Bloomberg News

Taiwan Dollar Strengthens, Bonds Decline on Inflation Concern

April 17, 2012

Taiwan’s dollar rose on speculation the central bank will allow greater currency appreciation to tame consumer-price increases. Government bonds dropped.

Taiwan’s central bank may allow faster rises in the overnight rate and the local dollar, the Commercial Times reported today, citing an unidentified monetary authority official. Taiwan Power Co., the island’s only electricity retailer, said on April 12 it will increase prices for the first time in more than three years after posting losses on rising fuel costs.
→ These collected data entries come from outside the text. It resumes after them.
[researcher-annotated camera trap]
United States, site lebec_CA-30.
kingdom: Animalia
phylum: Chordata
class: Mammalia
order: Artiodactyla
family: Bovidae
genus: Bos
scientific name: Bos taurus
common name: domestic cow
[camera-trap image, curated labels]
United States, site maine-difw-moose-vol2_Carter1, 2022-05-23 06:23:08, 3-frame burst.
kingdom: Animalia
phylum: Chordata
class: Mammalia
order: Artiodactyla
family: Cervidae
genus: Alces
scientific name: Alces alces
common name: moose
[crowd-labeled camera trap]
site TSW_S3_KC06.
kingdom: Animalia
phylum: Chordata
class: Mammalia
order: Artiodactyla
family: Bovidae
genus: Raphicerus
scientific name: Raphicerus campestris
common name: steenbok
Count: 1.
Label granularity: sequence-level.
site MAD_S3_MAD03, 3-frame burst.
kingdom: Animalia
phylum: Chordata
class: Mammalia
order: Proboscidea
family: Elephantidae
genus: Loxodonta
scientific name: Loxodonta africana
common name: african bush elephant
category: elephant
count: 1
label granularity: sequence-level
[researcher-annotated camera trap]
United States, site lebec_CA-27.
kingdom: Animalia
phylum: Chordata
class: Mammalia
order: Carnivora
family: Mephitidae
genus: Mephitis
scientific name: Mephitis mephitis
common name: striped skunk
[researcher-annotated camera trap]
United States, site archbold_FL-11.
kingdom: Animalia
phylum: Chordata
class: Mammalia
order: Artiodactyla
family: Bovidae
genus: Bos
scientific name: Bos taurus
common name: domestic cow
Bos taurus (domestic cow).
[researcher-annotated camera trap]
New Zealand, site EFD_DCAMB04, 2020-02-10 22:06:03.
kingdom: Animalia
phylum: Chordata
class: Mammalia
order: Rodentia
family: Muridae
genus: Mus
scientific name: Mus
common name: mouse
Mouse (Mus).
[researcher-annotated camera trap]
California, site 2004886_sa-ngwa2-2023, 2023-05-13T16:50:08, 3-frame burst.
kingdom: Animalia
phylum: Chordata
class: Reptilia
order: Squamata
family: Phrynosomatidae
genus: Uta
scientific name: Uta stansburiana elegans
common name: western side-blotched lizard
The overnight interbank lending rate hit 0.487 percent yesterday, the highest level since January 2009.

“The central bank is acting to tackle the inflation problem and bond yields are reflecting people’s worries on consumer prices,” said Stanford Chen, a Taipei-based fixed- income manager at KGI Securities Co. “The overnight rate should continue to tread higher.”

Taiwan’s dollar gained 0.1 percent to NT$29.542 against its U.S. counterpart, according to Taipei Forex Inc. One-month implied volatility, a measure of exchange-rate swings traders use to price options, climbed 10 basis points to 4 percent.

Consumer prices rose 1.21 percent in March from a year earlier, after a 0.23 percent increase the previous month, government data show.

The yield on the government’s 1 percent securities due January 2017 rose one basis point, or 0.01 percentage point, to 1.05 percent, according to Gretai Securities Market. The overnight money-market rate was little changed at 0.483 percent, according to a weighted average compiled by the Taiwan Interbank Money Center.